### Task description
From the vulnerability-disclosure page, copy out word for word the stretch from "1. You email" through "CVEs in dependencies).".

### Reading passage
* * *
Advottic
Sign in

Security · disclosure

Reporting a vulnerability to Advottic

We treat security reports from researchers as a gift. This page is our public commitment to handle them well: safe harbor for good-faith research, fast triage, named credit when you want it, and bounties on a tier ladder for qualifying findings.

How to report

Email security@advottic.com with:

  • A description of the issue and where you found it
  • Reproduction steps clear enough that we can confirm without asking follow-up questions
  • The impact you believe a malicious actor could achieve
  • Any temporary mitigation we can apply while we ship a fix

For higher-severity issues you can encrypt your report with our PGP key (fingerprint published on /.well-known/security.txt).

Our commitments

  • Safe harbor. We will not pursue legal action against researchers who report findings to us in good faith, do not access more data than necessary to demonstrate the issue, do not exfiltrate data, do not perform denial-of-service attacks, and do not publicly disclose before we have shipped a fix.
  • Acknowledgement within 24 hours on business days, faster for critical issues.
  • Triage decision within 72 hours. If we decide the report is in scope and exploitable, we tell you the severity and a target patch window.
  • Public credit when you want it. We maintain a researcher acknowledgements page. Anonymous credit is also fine.
  • Bounty tiers. Critical: $1,500 - $5,000. High: $500 - $1,500. Medium: $100 - $500. Low / informational: swag and credit. Scope, severity, and quality of the report all factor in. Final decisions sit with our security team.

In scope

  • advottic.com and any subdomain (hq, enterprise, *.advottic.com)
  • The Advottic Counsel firm-mode application
  • The Advottic HQ admin console
  • The Advottic public API and OAuth endpoints
  • The native iOS / Android apps (when published)

Out of scope

  • Issues on third-party services we depend on (Vercel, Supabase, Stripe, Resend, Anthropic, Microsoft, Zoom). Report those to the vendor; we will help mediate if needed.
  • Denial-of-service attacks. Do not test by trying to exhaust our infrastructure.
  • Social-engineering of Advottic staff or customers (this includes phishing tests).
  • Self-XSS, CSRF on actions that have no security impact, missing best-practice headers without a demonstrated exploit, and theoretical issues without a working PoC.
  • Issues in test or staging environments unless they reveal a real production vulnerability.

What happens next

  1. You email security@advottic.com with the report.
  2. We acknowledge, triage, and assign a severity. We may ask for clarifying information.
  3. We ship a fix on a timeline scaled to severity (critical: 7 days, high: 30 days, medium: 60 days, low: best-effort).
  4. We confirm with you that the fix addresses the report.
  5. We agree on a public-disclosure window (default 90 days from triage, sooner for already-public CVEs in dependencies).
  6. We pay the bounty and credit you on the acknowledgements page.

This page is informational and does not modify the Advottic Terms of Service. If you have a contractual confidentiality obligation with Advottic (eg. you are an enterprise customer with a signed MSA), the contract controls.
* * *
### Data listing

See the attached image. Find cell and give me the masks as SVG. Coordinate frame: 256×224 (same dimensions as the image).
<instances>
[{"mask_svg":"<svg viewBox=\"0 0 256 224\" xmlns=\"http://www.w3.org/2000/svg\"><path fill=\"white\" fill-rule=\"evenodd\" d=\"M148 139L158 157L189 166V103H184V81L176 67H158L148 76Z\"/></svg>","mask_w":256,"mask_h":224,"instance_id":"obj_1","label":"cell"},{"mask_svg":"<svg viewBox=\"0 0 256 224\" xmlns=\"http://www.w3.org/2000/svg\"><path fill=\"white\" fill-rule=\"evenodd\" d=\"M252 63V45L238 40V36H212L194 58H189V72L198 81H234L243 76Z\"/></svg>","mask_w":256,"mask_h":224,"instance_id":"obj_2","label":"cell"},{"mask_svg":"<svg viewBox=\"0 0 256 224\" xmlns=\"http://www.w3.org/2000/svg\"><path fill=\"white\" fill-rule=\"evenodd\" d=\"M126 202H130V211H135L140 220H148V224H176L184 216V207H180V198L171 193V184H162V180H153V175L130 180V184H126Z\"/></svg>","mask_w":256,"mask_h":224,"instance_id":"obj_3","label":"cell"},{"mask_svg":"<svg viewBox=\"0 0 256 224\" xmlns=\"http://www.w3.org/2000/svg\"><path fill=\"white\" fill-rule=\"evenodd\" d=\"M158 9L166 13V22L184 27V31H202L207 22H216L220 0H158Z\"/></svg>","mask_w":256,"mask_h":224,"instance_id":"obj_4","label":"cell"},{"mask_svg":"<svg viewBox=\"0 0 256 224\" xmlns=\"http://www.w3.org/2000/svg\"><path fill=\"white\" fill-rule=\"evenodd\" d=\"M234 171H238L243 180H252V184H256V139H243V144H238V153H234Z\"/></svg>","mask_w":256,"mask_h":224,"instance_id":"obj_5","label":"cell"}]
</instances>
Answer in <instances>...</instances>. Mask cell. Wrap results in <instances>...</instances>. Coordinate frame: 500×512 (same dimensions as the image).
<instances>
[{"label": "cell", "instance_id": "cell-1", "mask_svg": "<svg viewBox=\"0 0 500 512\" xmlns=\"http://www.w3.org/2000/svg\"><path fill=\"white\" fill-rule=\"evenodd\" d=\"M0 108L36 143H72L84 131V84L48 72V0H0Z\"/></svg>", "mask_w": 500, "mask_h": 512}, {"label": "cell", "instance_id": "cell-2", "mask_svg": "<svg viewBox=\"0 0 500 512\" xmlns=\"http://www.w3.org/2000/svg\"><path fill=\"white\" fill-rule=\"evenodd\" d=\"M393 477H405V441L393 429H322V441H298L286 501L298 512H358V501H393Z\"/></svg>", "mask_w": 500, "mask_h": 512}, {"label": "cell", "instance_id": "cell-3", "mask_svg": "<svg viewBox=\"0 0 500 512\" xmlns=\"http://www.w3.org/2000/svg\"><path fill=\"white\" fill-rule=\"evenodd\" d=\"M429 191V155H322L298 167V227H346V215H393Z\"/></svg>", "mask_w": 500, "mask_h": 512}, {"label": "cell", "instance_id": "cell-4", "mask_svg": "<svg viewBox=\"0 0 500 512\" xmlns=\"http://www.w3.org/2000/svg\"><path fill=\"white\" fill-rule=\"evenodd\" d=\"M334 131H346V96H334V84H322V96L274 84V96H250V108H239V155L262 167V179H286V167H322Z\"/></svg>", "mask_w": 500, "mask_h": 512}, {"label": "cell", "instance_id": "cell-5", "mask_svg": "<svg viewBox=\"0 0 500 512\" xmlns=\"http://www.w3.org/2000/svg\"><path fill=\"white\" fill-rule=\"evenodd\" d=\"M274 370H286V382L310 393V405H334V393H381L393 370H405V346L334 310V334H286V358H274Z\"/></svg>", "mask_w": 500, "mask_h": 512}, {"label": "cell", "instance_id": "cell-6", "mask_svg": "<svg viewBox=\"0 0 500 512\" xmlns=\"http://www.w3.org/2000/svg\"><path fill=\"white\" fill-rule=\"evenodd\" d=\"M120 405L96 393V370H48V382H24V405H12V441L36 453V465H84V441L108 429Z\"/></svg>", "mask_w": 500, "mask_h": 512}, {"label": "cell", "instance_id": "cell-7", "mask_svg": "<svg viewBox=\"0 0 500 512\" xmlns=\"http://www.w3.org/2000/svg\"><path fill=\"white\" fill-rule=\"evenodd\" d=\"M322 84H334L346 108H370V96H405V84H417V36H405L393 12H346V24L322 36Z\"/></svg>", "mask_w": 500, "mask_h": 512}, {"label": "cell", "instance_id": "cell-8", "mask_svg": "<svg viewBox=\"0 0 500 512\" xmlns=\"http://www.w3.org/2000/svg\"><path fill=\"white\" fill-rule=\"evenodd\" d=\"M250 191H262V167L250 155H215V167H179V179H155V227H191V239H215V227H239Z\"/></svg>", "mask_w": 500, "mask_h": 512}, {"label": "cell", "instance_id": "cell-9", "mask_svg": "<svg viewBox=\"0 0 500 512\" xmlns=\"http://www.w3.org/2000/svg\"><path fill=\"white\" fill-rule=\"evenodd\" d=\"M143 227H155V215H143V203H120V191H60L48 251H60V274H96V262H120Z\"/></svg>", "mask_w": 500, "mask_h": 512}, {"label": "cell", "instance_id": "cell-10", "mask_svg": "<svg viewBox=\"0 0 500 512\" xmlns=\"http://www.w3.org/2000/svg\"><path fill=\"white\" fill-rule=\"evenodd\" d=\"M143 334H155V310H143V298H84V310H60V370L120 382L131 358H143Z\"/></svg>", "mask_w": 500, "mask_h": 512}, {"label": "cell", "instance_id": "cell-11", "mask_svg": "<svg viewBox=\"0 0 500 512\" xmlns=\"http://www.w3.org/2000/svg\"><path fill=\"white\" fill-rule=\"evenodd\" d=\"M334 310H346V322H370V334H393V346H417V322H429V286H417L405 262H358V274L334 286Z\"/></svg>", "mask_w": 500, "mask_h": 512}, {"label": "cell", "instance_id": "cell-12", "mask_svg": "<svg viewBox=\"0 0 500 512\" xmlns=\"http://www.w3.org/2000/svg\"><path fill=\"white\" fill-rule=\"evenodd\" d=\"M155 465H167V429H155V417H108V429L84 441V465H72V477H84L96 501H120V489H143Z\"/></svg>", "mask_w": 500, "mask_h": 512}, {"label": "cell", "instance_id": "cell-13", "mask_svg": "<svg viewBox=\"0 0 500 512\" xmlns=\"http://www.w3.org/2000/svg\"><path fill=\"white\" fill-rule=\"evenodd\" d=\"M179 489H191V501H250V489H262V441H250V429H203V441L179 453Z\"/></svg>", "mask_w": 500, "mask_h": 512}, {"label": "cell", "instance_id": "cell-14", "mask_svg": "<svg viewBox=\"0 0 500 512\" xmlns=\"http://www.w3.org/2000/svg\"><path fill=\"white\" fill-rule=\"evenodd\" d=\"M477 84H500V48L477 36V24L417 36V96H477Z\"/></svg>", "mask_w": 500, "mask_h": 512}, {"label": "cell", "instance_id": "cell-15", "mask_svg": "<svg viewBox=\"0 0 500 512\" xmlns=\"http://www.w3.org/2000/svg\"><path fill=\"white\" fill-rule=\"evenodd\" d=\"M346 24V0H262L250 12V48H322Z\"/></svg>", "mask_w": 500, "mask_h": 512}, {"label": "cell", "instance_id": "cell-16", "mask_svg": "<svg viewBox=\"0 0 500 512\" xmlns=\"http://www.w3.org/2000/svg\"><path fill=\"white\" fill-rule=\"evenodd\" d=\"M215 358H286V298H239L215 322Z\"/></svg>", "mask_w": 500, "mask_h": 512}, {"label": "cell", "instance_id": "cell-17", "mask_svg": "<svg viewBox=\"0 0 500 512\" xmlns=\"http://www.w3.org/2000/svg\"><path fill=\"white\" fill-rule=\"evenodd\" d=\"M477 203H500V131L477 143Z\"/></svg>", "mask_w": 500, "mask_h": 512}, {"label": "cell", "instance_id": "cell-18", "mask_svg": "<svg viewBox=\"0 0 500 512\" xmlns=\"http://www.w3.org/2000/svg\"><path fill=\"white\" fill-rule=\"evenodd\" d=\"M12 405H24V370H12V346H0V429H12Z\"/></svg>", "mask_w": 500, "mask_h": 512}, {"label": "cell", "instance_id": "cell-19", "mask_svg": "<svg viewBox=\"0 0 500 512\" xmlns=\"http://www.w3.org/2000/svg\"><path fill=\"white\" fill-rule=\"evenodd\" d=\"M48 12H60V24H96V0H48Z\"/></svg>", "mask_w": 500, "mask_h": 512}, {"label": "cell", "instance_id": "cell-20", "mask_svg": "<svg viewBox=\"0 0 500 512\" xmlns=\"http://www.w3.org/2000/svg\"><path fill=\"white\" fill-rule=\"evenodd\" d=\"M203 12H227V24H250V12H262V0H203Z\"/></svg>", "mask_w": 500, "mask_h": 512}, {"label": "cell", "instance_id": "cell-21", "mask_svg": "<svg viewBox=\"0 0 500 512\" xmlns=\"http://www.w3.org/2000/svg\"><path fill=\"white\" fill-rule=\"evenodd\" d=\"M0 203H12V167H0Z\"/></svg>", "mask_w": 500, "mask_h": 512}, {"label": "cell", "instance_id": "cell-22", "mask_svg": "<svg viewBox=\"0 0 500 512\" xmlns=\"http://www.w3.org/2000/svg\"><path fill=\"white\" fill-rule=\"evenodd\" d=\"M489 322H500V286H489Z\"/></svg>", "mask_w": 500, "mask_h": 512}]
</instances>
* * *
### Solved problem
1. You email security@advottic.com with the report.
  2. We acknowledge, triage, and assign a severity. We may ask for clarifying information.
  3. We ship a fix on a timeline scaled to severity (critical: 7 days, high: 30 days, medium: 60 days, low: best-effort).
  4. We confirm with you that the fix addresses the report.
  5. We agree on a public-disclosure window (default 90 days from triage, sooner for already-public CVEs in dependencies).